In this essay we sketched a phenomenology of the manner in which examples can be used and its relevance for philosophical thinking about technology, or, more particularly, that the question concerning the debate about the transcendental vs. the empirical in “philosophy of technology” is to an extent a question concerning the epistemological and methodological status of examples. While the ‘empirical turn’ in philosophy of technology does not represent a monolithic block and is marked by internal opposing methodologies such as postphenomenology, critical theory, and more rigid science and technology studies, and is to a certain extent characterized by what it is against (transcendentalism) than that it shares one unifying methodological assumption, the kind of questions it raises are of a particular kind, namely the relating of philosophical abstraction to concrete case study.

We have tried to explore how the distinctions between abstract/concrete are more problematic than is usually presumed in philosophy of technology and that, at least in the case of paradigms such as the standard metre, panopticon, and concentration camp, can collapse; what this means for philosophy of technology is that distinctions between “abstract” classical theory and “concrete” contemporary theory are more problematic than they appear at face value, indeed, that their very problematization is a core issue to bring the inchoate field further.
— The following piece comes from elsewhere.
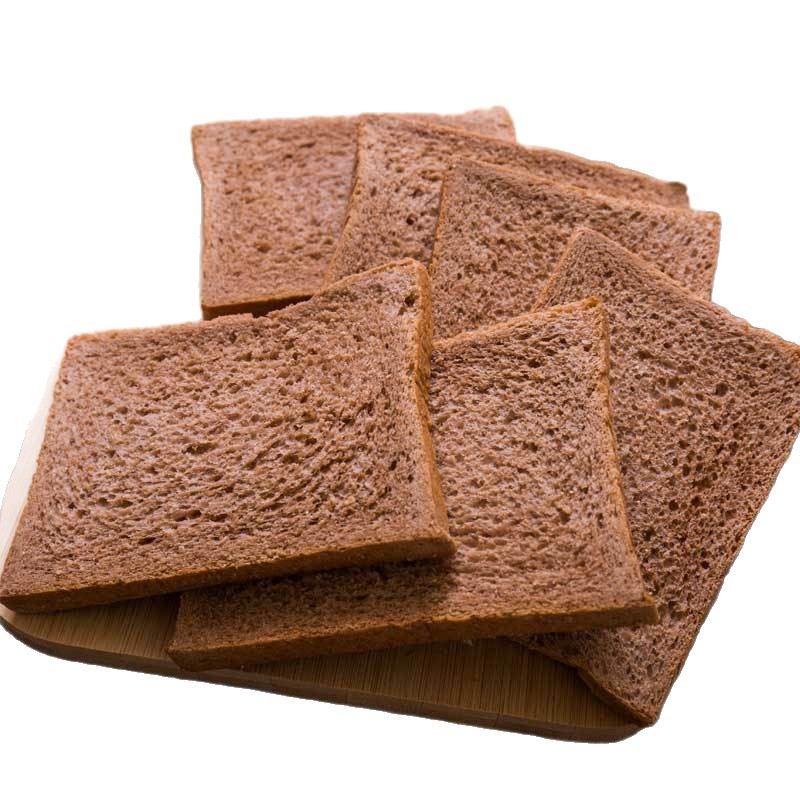 Mix a Variety of Whole Wheat Thick-Cut Breads, Whole Box Factory Meal Replacement Toast, Full Breakfast Snacks [Special for Delivery]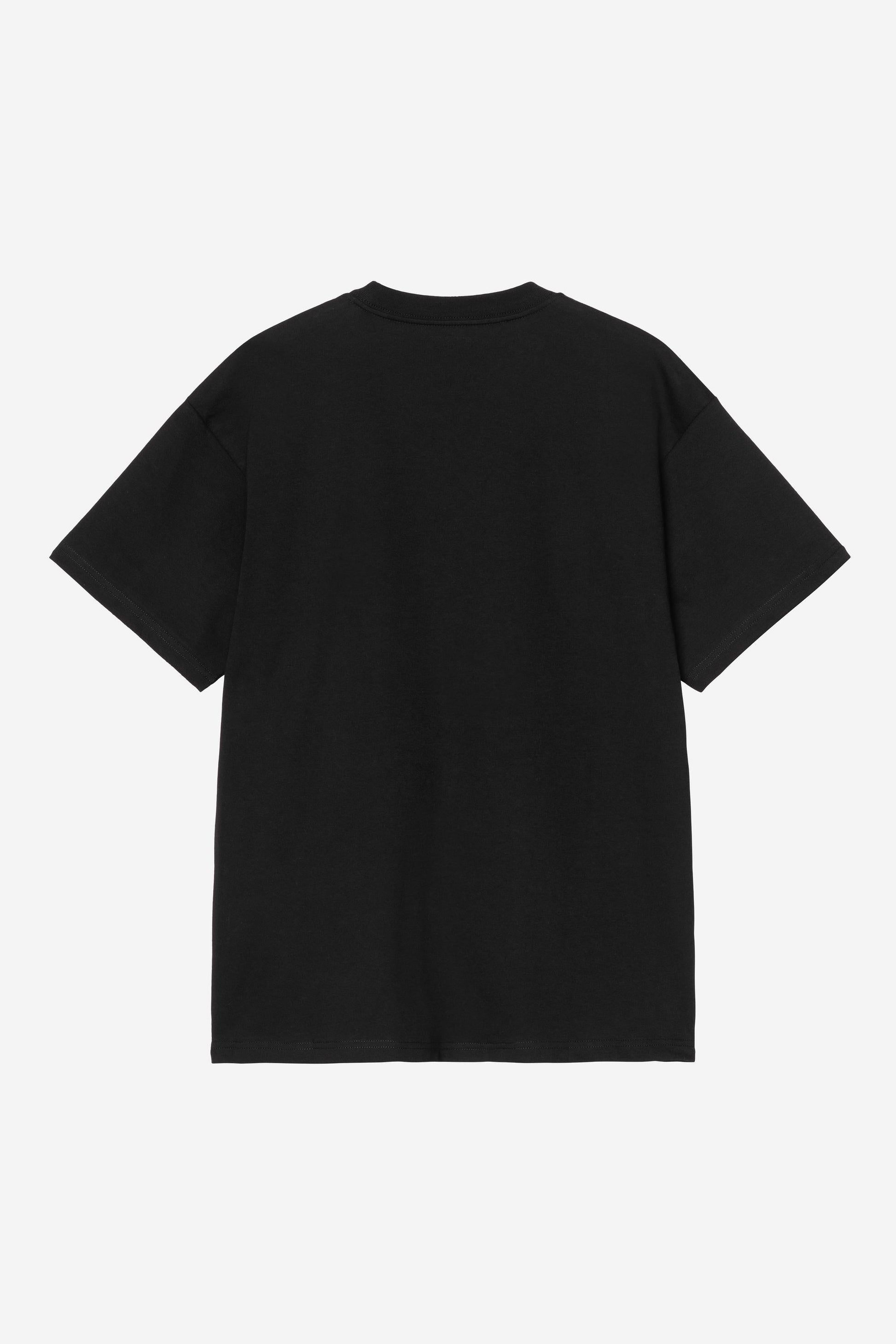 Sardinas T-Shirt Black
Nevertheless, our aim here is to set a research agenda that tackles philosophical issues concerning technology with a difference of emphasis than most empirical theory does without wishing to set the philosophical clock back to Heideggerianism. What we believe is that what this affords is twofold: the notion of paradigm allows use to look for and recognize the source that lies at the basis of our technological life-world. Put differently: contemporary philosophy of technology has focused much on epoch-defining technologies such as smartphones or medical devices, but to a lesser extent on the paradigms that form the basis for information technology as such (e.g., a Turing Machine, in a sense the standard metre of computationalism), or the Arabidopsis plant in biology. But also, a shift in paradigms (from the standard metre to lightspeed) is another underdeveloped topic philosophy of technology can tackle in the future. Second, the related notion of analogy raises questions as to how we can recognize similarities and symmetries, perhaps come to novel categorizations, and map new relations between distinct fields of technological development (e.g. agricultural technology and IT) without reducing them to abstract concepts such as enframing.

During a certain passage in Being and Time, Heidegger cryptically remarks that it is not a matter of avoiding the hermeneutic circle, but of entering it in the right manner. In The Question Concerning Technology, he laments how modern technology has lost its poetic origins. Taking these together, might we not wonder whether today’s task in philosophical thinking about technology is to retrieve the poetics of the example?